-- Start of Passage to read --

Such was the case when an impressive array of marketers and communicators from the Canadian Federal Government, Crown Corporations, and non-profits were brought together to discuss the challenges they face when attempting to engage citizens through digital marketing at a breakfast think tank held in conjunction with the 2013 Adobe Government Assembly.

With no fewer than 18 government departments represented at the table, the discussion commenced following introductions. Session moderator Mark Emond of Demand Spring kick-started the conversation by asking the group what digital marketing and the associated outreach meant to the departments in attendance.

 

An enthusiastic exchange of ideas

Very quickly, the group’s interest in the topic was evident and an enthusiastic exchange of ideas was under way. From a historical perspective, the initial mandate of government on the web was to move every print-available communication online – automatically – regardless of suitability. But, did we still need printed communication? And what of Canadians without online access to digital resources?

What was clear was that digital marketing wasn’t the end game, but a means by which the government could ensure its greatest reach and be inclusive to all its constituents, a notion tabled by Adobe VP of Brand Marketing John Travis and seconded by the group in its entirety.

The road to engagement

On the topic of engagement, some department representatives expressed concern over how to effectively continue traditional in-person interactions in the online world, and similarly, how to move away from one-way to two-way online communication. Also at issue is the government’s ability to foster and successfully engage its audience online.

Paramount among the barriers tabled was the availability of content and the associated interaction provided simultaneously in both of Canada’s official languages. Concerns surrounding the timeliness of every interaction, and the levels of approval any communication must go through before it’s shared were also voiced. Proper risk analysis procedures and considerations take time and effort, potentially creating yet another impediment to timely response.

 

Early successes with the promise of more

Bridging each of these concerns is the atypical success realized by a communications team represented at the think tank. Through the use of social media channels, the government department question noted its team’s ability to respond to incoming questions on Facebook and Twitter, and to blog comments within just a few hours – thanks to a communications policy that only requires the approval of responses for issues deemed subjective. The department representative on hand also made note that it rotates its communications personnel through its Twitter and Facebook accounts, ensuring the entire team is adept on each platform and understands how to consistently convey the department’s messages.

-- End of Passage to read --
-- Start of Data lines --

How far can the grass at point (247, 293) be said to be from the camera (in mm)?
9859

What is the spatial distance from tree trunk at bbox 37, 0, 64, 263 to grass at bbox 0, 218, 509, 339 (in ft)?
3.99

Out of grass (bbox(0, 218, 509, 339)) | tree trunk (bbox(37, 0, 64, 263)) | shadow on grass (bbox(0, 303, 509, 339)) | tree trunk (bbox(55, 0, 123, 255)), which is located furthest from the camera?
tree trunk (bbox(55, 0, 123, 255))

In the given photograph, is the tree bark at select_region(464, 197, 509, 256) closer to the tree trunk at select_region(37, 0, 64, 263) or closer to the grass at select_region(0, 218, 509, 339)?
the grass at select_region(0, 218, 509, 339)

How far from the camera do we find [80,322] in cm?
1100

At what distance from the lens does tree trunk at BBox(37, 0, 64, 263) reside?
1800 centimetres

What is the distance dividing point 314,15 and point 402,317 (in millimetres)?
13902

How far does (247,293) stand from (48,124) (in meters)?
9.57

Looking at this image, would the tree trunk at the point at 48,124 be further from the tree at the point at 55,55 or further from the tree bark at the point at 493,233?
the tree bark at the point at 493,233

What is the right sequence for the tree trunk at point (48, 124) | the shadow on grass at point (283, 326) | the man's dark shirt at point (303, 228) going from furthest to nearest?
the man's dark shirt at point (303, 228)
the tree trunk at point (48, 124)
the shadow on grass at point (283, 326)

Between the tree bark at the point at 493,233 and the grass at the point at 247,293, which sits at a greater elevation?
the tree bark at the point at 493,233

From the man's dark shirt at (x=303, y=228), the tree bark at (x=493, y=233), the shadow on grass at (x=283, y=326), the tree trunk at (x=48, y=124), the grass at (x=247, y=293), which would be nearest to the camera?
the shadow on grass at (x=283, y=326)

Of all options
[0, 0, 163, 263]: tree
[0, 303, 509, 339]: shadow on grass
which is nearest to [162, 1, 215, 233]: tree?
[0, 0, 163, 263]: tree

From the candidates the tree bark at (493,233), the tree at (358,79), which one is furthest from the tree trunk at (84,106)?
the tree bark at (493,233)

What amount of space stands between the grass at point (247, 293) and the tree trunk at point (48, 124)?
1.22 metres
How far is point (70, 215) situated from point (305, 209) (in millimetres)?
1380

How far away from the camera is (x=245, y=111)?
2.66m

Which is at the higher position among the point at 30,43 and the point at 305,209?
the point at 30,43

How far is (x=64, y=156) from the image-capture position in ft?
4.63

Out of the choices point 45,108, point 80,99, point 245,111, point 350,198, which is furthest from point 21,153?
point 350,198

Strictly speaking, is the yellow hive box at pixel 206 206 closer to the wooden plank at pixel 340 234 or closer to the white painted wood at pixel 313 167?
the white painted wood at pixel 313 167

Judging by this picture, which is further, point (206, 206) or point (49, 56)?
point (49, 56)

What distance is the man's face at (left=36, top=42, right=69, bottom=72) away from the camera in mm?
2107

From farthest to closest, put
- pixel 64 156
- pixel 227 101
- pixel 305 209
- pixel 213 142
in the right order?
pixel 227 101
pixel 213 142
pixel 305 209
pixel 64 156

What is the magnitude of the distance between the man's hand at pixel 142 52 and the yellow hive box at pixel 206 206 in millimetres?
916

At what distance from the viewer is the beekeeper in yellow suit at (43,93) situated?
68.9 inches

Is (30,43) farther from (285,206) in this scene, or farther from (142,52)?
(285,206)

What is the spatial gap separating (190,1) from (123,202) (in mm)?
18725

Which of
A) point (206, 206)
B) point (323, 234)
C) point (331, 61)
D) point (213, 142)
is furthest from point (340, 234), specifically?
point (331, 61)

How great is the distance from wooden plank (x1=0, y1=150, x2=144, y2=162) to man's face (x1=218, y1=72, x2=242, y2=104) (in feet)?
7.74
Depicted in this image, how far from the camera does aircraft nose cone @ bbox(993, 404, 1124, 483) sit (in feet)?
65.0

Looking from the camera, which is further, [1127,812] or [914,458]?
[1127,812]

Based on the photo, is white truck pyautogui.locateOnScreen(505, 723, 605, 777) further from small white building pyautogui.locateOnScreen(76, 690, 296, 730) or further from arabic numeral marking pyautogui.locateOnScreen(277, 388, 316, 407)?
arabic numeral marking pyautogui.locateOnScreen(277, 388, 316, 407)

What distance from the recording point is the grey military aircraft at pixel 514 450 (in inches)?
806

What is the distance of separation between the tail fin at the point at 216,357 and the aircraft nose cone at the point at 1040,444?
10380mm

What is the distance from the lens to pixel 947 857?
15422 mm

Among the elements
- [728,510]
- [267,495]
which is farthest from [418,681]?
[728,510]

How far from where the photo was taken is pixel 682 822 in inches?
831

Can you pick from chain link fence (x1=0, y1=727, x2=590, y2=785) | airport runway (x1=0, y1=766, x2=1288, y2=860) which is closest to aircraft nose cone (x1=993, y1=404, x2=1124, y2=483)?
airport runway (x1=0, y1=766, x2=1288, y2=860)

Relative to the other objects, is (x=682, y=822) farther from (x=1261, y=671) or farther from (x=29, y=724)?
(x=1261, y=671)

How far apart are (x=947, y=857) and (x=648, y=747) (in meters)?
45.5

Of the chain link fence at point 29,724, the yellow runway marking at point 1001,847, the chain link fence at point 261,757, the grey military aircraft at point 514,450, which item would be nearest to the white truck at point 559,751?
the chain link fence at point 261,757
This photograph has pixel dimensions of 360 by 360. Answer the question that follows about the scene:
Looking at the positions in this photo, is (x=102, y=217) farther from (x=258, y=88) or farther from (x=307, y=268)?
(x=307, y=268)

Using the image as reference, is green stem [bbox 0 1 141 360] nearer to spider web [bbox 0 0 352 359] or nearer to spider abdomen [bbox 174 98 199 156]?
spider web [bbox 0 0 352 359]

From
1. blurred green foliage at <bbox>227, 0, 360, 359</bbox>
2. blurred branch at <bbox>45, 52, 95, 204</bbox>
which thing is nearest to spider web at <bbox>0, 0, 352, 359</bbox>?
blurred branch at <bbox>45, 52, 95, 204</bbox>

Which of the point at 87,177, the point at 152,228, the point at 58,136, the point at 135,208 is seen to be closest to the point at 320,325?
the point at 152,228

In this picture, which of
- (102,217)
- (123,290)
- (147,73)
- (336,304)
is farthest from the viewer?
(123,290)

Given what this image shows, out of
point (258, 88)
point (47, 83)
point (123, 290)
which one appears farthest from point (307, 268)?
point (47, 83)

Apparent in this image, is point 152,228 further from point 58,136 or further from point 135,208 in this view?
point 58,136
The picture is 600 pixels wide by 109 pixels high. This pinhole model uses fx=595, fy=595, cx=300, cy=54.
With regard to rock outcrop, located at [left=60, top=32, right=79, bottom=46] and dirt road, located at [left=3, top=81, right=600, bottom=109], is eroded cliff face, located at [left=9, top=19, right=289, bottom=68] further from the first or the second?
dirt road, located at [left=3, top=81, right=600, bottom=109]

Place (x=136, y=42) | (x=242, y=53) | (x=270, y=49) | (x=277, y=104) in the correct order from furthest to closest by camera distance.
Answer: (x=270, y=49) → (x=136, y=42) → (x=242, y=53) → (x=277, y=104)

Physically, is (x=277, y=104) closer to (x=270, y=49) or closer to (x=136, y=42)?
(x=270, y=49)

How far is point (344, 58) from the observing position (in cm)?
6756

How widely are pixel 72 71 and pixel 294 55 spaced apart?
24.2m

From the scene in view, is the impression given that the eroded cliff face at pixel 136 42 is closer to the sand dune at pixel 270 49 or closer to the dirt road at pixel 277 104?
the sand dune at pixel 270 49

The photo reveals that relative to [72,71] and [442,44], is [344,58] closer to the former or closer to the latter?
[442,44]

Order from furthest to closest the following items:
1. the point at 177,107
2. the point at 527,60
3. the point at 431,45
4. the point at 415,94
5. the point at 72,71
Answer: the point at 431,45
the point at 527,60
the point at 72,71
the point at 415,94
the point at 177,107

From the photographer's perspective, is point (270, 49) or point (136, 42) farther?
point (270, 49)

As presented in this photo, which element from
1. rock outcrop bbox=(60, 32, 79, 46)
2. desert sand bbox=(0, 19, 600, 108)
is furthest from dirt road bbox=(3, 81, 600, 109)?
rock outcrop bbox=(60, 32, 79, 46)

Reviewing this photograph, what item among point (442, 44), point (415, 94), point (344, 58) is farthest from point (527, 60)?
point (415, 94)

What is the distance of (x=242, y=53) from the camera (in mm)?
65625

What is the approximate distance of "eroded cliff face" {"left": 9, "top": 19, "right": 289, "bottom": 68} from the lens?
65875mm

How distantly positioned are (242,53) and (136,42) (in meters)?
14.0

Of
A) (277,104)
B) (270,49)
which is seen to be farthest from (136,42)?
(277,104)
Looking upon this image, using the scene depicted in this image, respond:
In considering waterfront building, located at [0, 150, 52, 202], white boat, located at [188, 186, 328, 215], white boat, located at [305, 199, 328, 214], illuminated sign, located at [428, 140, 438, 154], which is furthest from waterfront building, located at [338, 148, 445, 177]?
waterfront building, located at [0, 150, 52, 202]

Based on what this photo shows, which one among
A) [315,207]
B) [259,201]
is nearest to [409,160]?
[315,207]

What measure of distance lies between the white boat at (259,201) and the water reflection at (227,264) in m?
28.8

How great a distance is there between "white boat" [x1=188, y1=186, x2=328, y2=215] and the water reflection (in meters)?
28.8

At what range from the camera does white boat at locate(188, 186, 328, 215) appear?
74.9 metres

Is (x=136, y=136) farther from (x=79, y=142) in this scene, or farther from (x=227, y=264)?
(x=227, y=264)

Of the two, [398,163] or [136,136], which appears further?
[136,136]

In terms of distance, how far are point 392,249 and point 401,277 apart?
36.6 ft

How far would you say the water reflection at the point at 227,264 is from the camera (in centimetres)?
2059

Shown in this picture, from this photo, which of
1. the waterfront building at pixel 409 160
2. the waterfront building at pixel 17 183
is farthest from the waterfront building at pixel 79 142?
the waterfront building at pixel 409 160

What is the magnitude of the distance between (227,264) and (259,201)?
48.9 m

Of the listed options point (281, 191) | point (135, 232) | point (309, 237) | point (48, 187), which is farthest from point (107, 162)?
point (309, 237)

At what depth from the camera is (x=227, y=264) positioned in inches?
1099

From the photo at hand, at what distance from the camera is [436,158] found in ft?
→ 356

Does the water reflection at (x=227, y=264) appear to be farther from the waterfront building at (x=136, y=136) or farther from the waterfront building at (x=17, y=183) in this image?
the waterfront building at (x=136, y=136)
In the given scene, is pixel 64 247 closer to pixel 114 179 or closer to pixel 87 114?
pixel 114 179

-- End of Data lines --

## [What is expected]
Continue the report on the digital marketing think tank for Canadian government communicators, starting after its last sentence about rotating staff through the department's Twitter and Facebook accounts.

## [Result of this exercise]
Yet another government department has successfully engaged a younger demographic through blogs, original video content and Facebook interaction. By deploying a content strategy that lines with broader government priorities, this department has done its best to duplicate the in-person experience online, giving community managers the flexibility to build their own personality in to their interaction.

 

The need for analytics

For the risk-averse, social media monitoring software enables departments to be responsive and efficient in addressing questions and concerns from Canadians. Such solutions, along with analytics, though still relatively scarce within government deployments can and will help government agencies justify their digital outreach programs based on actual data.

At this stage of the digital outreach game, many of the government departments represented at the roundtable noted shortcomings in their organization’s understanding of how to measure their social media outreach, and how their efforts can track back to their key performance indicators (KPIs). Think tank attendees noted it’s time to shift focus beyond the number of followers and likes to engagement, as it’s the social interaction and the click-through statistics that reflect the effectiveness of digital communication efforts.

To affect the required change of mindset, think tankers stressed the need for a fundamental change in how social media is viewed within government – from media type to cultural norm. For this to happen, teams must be able to report on their social transactions and clearly be able to show cost savings.

Achievable? Yes – with, and only with, the approved deployment of web and social analytic solutions.

 

Conclusion

Canadian government marketers and communicators are nothing short of passionate when it comes to their digital outreach initiatives. With the shared goal to create true interaction and measure the effectiveness of their programs to foster continued investment, the door to future think tank-based conversations is open.